Set exercise. Every record should be copied exactly, except that pictures are to be omitted.

Dataset rows.
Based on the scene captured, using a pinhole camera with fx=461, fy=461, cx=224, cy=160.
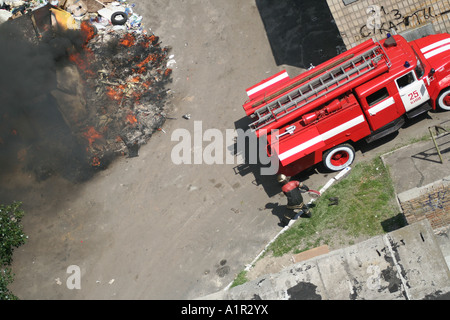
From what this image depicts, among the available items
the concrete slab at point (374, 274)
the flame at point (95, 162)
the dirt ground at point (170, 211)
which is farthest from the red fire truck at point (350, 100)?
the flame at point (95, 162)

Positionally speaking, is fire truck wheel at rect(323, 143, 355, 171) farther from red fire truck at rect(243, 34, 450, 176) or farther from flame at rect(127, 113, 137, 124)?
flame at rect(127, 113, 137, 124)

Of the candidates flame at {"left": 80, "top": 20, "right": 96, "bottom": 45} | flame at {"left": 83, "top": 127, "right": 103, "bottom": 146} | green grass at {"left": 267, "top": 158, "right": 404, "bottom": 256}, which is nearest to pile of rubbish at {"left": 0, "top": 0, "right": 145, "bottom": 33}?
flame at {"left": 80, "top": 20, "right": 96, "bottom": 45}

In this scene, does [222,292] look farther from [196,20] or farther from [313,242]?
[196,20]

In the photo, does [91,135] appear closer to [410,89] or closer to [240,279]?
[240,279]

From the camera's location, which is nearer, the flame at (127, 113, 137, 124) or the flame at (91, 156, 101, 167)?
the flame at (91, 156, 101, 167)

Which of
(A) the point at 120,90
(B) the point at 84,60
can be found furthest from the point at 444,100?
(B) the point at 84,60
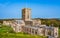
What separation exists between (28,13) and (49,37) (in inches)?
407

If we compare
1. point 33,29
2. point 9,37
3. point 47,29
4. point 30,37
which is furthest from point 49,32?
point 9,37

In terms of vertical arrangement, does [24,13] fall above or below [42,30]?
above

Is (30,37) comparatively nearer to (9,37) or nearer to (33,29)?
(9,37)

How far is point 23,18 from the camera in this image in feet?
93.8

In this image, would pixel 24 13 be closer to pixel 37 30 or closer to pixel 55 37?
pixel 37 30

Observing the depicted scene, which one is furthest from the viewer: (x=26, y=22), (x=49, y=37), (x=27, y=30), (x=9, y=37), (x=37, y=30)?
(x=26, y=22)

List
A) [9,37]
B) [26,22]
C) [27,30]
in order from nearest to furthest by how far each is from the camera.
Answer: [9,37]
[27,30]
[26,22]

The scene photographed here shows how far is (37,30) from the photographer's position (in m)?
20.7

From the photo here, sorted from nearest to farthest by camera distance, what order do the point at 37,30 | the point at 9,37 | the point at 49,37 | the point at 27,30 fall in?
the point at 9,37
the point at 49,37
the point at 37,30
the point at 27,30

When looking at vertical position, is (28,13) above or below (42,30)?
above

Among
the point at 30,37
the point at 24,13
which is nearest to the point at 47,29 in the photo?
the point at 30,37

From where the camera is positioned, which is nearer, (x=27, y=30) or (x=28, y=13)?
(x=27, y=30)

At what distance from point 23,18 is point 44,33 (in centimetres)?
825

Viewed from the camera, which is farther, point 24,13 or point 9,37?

Finished exercise.
Based on the scene captured, using a pinhole camera with fx=461, fy=461, cx=224, cy=160.
From what this image depicts, among the available items
the concrete slab at point (374, 274)
the flame at point (95, 162)
the dirt ground at point (170, 211)
which is farthest from the red fire truck at point (350, 100)?
the flame at point (95, 162)

Positionally speaking, is fire truck wheel at rect(323, 143, 355, 171) farther from red fire truck at rect(243, 34, 450, 176) or farther from flame at rect(127, 113, 137, 124)?
flame at rect(127, 113, 137, 124)

Of the candidates flame at {"left": 80, "top": 20, "right": 96, "bottom": 45} | flame at {"left": 83, "top": 127, "right": 103, "bottom": 146} | green grass at {"left": 267, "top": 158, "right": 404, "bottom": 256}, which is nearest to pile of rubbish at {"left": 0, "top": 0, "right": 145, "bottom": 33}?
flame at {"left": 80, "top": 20, "right": 96, "bottom": 45}

In this scene, does [222,292] look farther from [196,20] or farther from [313,242]?
[196,20]

In the photo, does [91,135] appear closer to [410,89] or closer to [240,279]?
[240,279]

From the camera's location, which is nearer, the flame at (127, 113, 137, 124) or the flame at (91, 156, 101, 167)?
the flame at (91, 156, 101, 167)

Which of
(A) the point at 120,90
(B) the point at 84,60
can be found furthest from the point at 444,100?
(B) the point at 84,60
What separation exists between (28,13) and (49,37) (in inches)?
407

If we compare
1. point 33,29
2. point 9,37
3. point 47,29
4. point 30,37
which is furthest from point 49,32?
point 9,37

In terms of vertical arrangement, does [24,13] fall above or below [42,30]?
above

Is (30,37) comparatively nearer to (9,37) or nearer to (33,29)?
(9,37)

How far is point 23,18 from the camera in this image in feet?
93.8

In this image, would pixel 24 13 be closer to pixel 37 30 or closer to pixel 55 37?
pixel 37 30

Observing the depicted scene, which one is furthest from the viewer: (x=26, y=22), (x=49, y=37), (x=27, y=30), (x=9, y=37), (x=37, y=30)?
(x=26, y=22)

List
A) [9,37]
B) [26,22]
C) [27,30]
in order from nearest to furthest by how far each is from the camera.
Answer: [9,37]
[27,30]
[26,22]

The scene photographed here shows how far is (37,30) from the photographer's position (in m)?
20.7

From the photo here, sorted from nearest to farthest by camera distance, what order do the point at 37,30 | the point at 9,37 | the point at 49,37 | the point at 27,30 fall in?
the point at 9,37
the point at 49,37
the point at 37,30
the point at 27,30

When looking at vertical position, is (28,13) above or below (42,30)?
above

Among
the point at 30,37
the point at 24,13
which is nearest to the point at 47,29 in the photo?
the point at 30,37

From where the camera is positioned, which is nearer, (x=27, y=30) or (x=28, y=13)?
(x=27, y=30)

At what distance from point 23,18 is point 44,33 (in centimetres)?
825

Viewed from the camera, which is farther, point 24,13 or point 9,37?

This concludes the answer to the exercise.